The characteristics become more stable and drivability is improved.

[0032]

As described above, according to the electric power steering apparatus of the present invention, the ratio of the reduction of the auxiliary steering force according to the increase of the vehicle speed is determined by the value of the steering torque corresponding to the saturation point of the motor output torque. In the above case, the decrease correction ratio of the auxiliary steering force is reduced, the auxiliary steering force becomes larger than before, and a sudden change in the steering torque at the time of operating the steering wheel at a high speed and a large steering angle is prevented. Is very useful in practical use.

[Brief description of the drawings]

FIG. 1 is a principle diagram of the present invention.

FIG. 2 is a schematic configuration diagram of the device of the present invention.

FIG. 3 is a block diagram of an electronic control device.

FIG. 4 is a flowchart of a steering control process of the device of the present invention.

FIG. 5 is a diagram illustrating a relationship between a steering angle and a steering torque according to the present invention.

FIG. 6 is a map of steering torque and motor output torque.

FIG. 7 is a map of a vehicle speed, a vehicle speed coefficient, and a coefficient β.

FIG. 8 is a diagram illustrating a relationship between a conventional steering angle and a steering torque.

[Explanation of symbols]

 Reference Signs List 10 steering wheel 12 steering shaft 14 steering gear box 22 motor 24 electromagnetic clutch 26 steering angle sensor 28 torque sensor 32 electronic control unit 34 vehicle speed sensor 56 alarm lamp M1 calculation means M2 first correction means M3 control means M4 second correction ratio Reduction means M5 electric motor

Claims (1)

(57) [Claims] A calculating means for calculating an auxiliary steering force based on a steering torque; and a value decreasing as the vehicle speed increases as the vehicle speed increases.
First correction means for multiplying the auxiliary steering force by a smaller correction coefficient to reduce the auxiliary steering force, and performing drive control of an electric motor based on the corrected auxiliary steering force.
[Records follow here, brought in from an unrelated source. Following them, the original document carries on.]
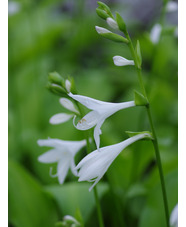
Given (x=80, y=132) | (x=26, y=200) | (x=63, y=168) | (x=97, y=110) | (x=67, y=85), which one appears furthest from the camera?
(x=80, y=132)

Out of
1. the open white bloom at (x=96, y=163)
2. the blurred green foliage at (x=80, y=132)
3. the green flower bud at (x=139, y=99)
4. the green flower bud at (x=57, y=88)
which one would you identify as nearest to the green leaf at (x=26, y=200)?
the blurred green foliage at (x=80, y=132)

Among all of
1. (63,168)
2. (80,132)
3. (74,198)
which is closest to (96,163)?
(63,168)

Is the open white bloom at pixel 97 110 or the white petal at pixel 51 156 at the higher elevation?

In the electric power steering device that performs auxiliary steering by the electric motor, when the steering torque is equal to or more than a value corresponding to a saturation point of an output torque characteristic of the electric motor, a rate of decrease correction based on the vehicle speed of the first correction means. An electric power steering apparatus, comprising: a second correction unit that corrects the power reduction.